Another advantage is that once you receive the ballot in the mail, you have the time and leisure to research and ponder items that you may not have previously considered, like judicial elections, amendments or more obscure, down-ballot races.

Also, by and large, voting by mail is reliable. You usually receive your ballot in the mail in a timely fashion and you can reliably return it and be confident that it will be received and properly counted—and you can check online that it has been received.

Even if storms strike, even if mail delivery is disrupted by a storm, voters can get their ballots into the system. The US Postal Service (USPS) makes strenuous efforts to deliver mail even in the wake of severe disasters.

Indeed, there have been times after disasters when the arrival of a USPS delivery truck or mail carrier on foot was the first indication of recovery and a return to normal. This dedication is a much-underappreciated aspect of USPS operations.

The Lee County Supervisor of Elections makes the point on his website that under a new Florida statute that went into effect in April, mail-in ballots will not be forwarded to an address other than the one on the voter’s registration.

(So, in other words, if you’ve requested a mail-in ballot and you’re away from your Florida address when the mail-in ballots go out, you will not receive it at any other address.)

This applies statewide.

Voting by mail only became controversial in 2020. That year it provided a safe way for people to vote despite the COVID pandemic. Then-President Donald Trump went to great lengths to disparage it as “rigged” despite no evidence that it encouraged fraud or tampering. Ironically, in prior elections, voting by mail had actually favored Republicans in Florida since so many were seasonal residents and voted from second homes in northern states. While the Republican Party tried to conceal or contradict Trump’s discouragement of mail-in voting, he created a deep suspicion of the practice that lingers to this day. So far this year he is encouraging voting by mail.

The storms of August

There are plenty of historical examples of hurricanes striking on or around Aug. 20.

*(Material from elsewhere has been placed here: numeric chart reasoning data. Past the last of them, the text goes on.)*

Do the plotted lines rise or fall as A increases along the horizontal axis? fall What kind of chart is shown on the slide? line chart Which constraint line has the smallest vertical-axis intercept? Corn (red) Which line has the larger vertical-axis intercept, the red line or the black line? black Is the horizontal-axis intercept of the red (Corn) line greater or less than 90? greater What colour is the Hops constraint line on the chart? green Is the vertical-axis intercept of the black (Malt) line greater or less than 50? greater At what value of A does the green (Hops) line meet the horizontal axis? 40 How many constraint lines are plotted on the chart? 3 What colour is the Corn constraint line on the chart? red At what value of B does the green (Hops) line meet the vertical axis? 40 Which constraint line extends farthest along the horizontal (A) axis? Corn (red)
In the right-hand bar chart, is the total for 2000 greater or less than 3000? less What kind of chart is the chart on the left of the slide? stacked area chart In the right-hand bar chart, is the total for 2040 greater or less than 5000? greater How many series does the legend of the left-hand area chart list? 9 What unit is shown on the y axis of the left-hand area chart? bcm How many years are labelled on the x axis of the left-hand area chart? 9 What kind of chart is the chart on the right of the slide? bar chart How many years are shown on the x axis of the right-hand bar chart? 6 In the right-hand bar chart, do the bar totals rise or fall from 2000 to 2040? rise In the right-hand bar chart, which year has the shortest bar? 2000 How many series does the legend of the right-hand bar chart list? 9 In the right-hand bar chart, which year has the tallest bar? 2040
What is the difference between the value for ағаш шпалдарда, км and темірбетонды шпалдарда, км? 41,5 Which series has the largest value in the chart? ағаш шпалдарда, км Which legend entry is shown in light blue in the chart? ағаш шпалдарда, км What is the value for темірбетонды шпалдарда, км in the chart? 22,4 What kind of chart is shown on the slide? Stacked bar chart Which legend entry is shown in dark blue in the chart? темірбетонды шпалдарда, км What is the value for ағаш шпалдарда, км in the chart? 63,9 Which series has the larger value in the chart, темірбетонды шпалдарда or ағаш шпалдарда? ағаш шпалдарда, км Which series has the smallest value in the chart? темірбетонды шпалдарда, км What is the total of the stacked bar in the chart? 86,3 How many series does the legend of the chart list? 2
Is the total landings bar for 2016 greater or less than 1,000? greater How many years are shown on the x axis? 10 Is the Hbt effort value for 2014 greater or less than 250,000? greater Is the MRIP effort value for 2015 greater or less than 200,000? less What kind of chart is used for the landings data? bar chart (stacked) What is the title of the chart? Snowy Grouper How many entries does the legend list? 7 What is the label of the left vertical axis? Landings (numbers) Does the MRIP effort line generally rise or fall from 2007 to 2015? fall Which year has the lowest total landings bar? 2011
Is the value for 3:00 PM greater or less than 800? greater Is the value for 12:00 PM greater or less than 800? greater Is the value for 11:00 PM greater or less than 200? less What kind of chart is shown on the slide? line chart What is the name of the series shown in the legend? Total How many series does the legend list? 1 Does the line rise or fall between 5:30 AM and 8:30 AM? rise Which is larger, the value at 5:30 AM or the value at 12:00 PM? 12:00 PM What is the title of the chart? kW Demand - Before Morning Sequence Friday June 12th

In 1969, it was from Aug. 17 to 22 that Hurricane Camille, one of the most destructive storms in history, rampaged through the western Gulf coast. (For more details on this and other disasters, see the author’s book Masters of Disaster: The Political and Leadership Lessons of America’s Greatest Disasters.)

As bad as August can be, even the general election on Nov. 5 is not immune from the influence of hurricanes. For example, in 2018 Hurricane Michael struck the Florida panhandle on Oct. 10, just before that year’s midterm elections and disrupted voting. Then, just two years ago in 2022, Hurricane Ian made landfall in Southwest Florida on Sept. 28, a day short of a month before early voting began in the general election.

In both cases, voting was disrupted as people tried to dig out and recover. No doubt voting was far from their minds in the immediate aftermath of the storm. A study of Hurricane Michael found that after the storm voting rates dropped the further voters had to travel to reach operable polling places.

In the event of disasters the governor can authorize special voting arrangements like mobile polling places and emergency election stations. Following Hurricane Ian, Gov. Ron DeSantis (R) issued an executive order to officials in Sarasota, Charlotte and Lee counties giving them authority to open polling places wherever feasible.

Given the threat being predicted for the 2024 hurricane season, it’s time for everyone to start preparing. We’re not just protecting our homes and communities; this year like no other, we also need to protect our democracy from all threats foreign, domestic— and climatic.